Solarstrom in der Apfelwirtschaft

Die Landesregierung will Agri-Photovoltaik in Südtirol ermöglichen – allerdings unter klaren Rahmenbedingungen. Photovoltaik-Module sollen ausschließlich über Apfel-, Kirsch- und Pflaumenanlagen erlaubt sein, nicht jedoch in Weinbergen oder auf Wiesen. Als potenziell geeignet gelten rund 8.000 Hektar, das entspricht etwa 44 Prozent der Südtiroler Apfelfläche. Die entsprechende Durchführungsbestimmung soll im Juni beschlossen werden.

Am 26. Mai wurde in Auer die erste Testanlage eröffnet. Auf einer Fläche von 3.000 Quadratmetern erzeugen Module in knapp fünf Metern Höhe Strom für rund 20 Haushalte. Begleitet wird das Projekt von Eurac Research und dem Versuchszentrum Laimburg.

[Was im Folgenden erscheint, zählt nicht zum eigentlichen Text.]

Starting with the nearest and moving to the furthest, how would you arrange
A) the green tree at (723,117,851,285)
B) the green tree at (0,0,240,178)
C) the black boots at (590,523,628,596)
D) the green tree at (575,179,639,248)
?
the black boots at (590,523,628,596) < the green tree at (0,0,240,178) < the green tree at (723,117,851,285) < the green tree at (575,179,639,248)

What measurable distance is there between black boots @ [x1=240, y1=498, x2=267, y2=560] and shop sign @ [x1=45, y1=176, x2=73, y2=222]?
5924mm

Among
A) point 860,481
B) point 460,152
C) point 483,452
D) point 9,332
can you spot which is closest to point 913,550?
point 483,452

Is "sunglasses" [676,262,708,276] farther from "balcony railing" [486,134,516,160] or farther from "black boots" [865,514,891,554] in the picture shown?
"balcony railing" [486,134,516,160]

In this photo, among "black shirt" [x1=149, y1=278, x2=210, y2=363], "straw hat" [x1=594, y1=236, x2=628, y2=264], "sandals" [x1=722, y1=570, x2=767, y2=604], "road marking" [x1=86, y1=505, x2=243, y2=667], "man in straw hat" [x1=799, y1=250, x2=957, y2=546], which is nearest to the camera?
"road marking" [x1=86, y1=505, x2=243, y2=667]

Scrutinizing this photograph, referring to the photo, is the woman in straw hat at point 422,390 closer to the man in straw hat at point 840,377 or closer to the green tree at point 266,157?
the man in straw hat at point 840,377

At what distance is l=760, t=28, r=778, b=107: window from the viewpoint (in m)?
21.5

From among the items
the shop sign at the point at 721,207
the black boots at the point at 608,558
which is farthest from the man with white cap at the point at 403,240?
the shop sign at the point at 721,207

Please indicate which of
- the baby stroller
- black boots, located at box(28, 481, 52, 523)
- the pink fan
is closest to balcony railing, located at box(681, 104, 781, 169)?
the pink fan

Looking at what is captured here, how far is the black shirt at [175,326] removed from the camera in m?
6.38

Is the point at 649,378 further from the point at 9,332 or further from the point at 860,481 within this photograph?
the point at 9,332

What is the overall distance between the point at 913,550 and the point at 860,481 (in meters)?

Untersucht werden unter anderem Auswirkungen auf Mikroklima, Wasserbedarf, Fruchtqualität und Schädlingsdruck. Doch auch die Argumente kritischer Stimmen sollen berücksichtigt werden: So werden beispielsweise klare Regeln geregelt, um das Landschaftsbild zu schützen und die landwirtschaftliche Nutzung nicht einzuschränken. Auch die Wirtschaftlichkeit einer kostenintensiven Investition in Agri-Photovoltaik muss sorgfältig geprüft werden.

Mehr Eigenstrom dank leistungsstarkem Batteriespeicher

Die Obstgenossenschaft Frubona setzt auf Energiespeicherung und betreibt eine der leistungsstärksten Batterien Südtirols. Ziel ist es, mehr des selbst erzeugten Solarstroms auch dann zu nutzen, wenn keine Sonne scheint – etwa nachts oder bei schlechtem Wetter. Der Speicher am Standort Siebeneich fasst bis zu 2.000 Kilowattstunden und reicht voll geladen für rund vier Stunden Betrieb.
Bisher deckt Frubona rund 26 Prozent ihres jährlichen Strombedarfs von etwa fünf Millionen Kilowattstunden mit Solarenergie. Mit dem neuen Speicher soll dieser Anteil in Siebeneich künftig auf 40 Prozent steigen.